Cyber Resilience Methodology

The Cyber-T.H.R.I.V.E. Model

Threat

Organisations who have suffered a cyber attack due to insider threat, ransomware attack, accidents, organised crime, or foreign intelligence services often will want to deal with the situation and give stakeholders confidence that this is being resolved with a clear vision, integrity and trust. ‘Threat Analysing’ the potential risk of cyber threats to an organisation anchors our approach to resilience and risk when working with information or data within cyber space.

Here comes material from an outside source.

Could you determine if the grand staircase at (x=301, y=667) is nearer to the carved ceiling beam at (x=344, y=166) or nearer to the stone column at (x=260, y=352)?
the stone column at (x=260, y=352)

Cyber Threats can be multi layered and complex, and exacerbated by an organisation’s lack of understanding of its risk profile. The T.H.R.I.V.E. framework evaluates the organisational’s resilience capability to cyber risk on on 5 key components: Human Factors, Relationships, Integrity, Vision and Elasticity. It provides key measures to aid understanding of where they are at that moment in time, but more importantly, offers interventions to improve the resilience profile over time.

 

Human Factors

Human Factors is based on the science of ergonomics, which places the human at the centre of any engineering process. Often systems and procedures are designed without a full appreciation of how they will be implemented or used by human beings. Automation, Big Data and AI, increases the interdependency of complex information systems, and the usability and therefore the impact of these systems must therefore place the human at the centre of the engineering process. Failure to do so, particularly in safety critical systems, such as aviation, can have catastrophic consequences. The T.H.R.I.V.E. model also seeks to widen its scope into anthro-engineering, and is at the fore front of research to understand the impact to the environment, nature and ecology of cyber technology.

Relationships

Positive Relationships have been proven to develop resilience within organisations. Transformational leadership, team work, operating fairly within a self- organising team, creates not only resilience, but improves performance and productivity. The ability to remain cohesive and avoid a ‘blame culture’, gives both individuals and organisations the framework in which to adapt to threat, and work towards creating a thriving organisation.

Integrity

Integrity covers both the state of being whole and complete as well as doing the right thing. The ability to trust, to be brave and speak out, when things are not working, is what creates resilience and gives organisations the ability to adapt to change. The integrity of systems, procedures and protocols is inherently reliant on the people who validate the process, and ensure that it remains ethical and has not been compromised. Integrity also covers the creation of a culture where people are empowered to be authentic and speak up when things are not working the way they ought to.

Vision

Research demonstrates that having a vision is essential to creating excellent performance in an organisation. The stories and meaning that people ascribe to events and activities within an organisation can fundamentally affect outcomes. Often the difference between mediocre and top level performance is simply one of people buying into a vision that touches and inspires them.

Elasticity

Research shows that the way human beings habitually think and feel physically affects the structure of their brain. As a consequence it is important to develop agile and resourceful thinking habits both as individuals and teams which in turn can dramatically improve  creativity, problem solving, and long-term resilience.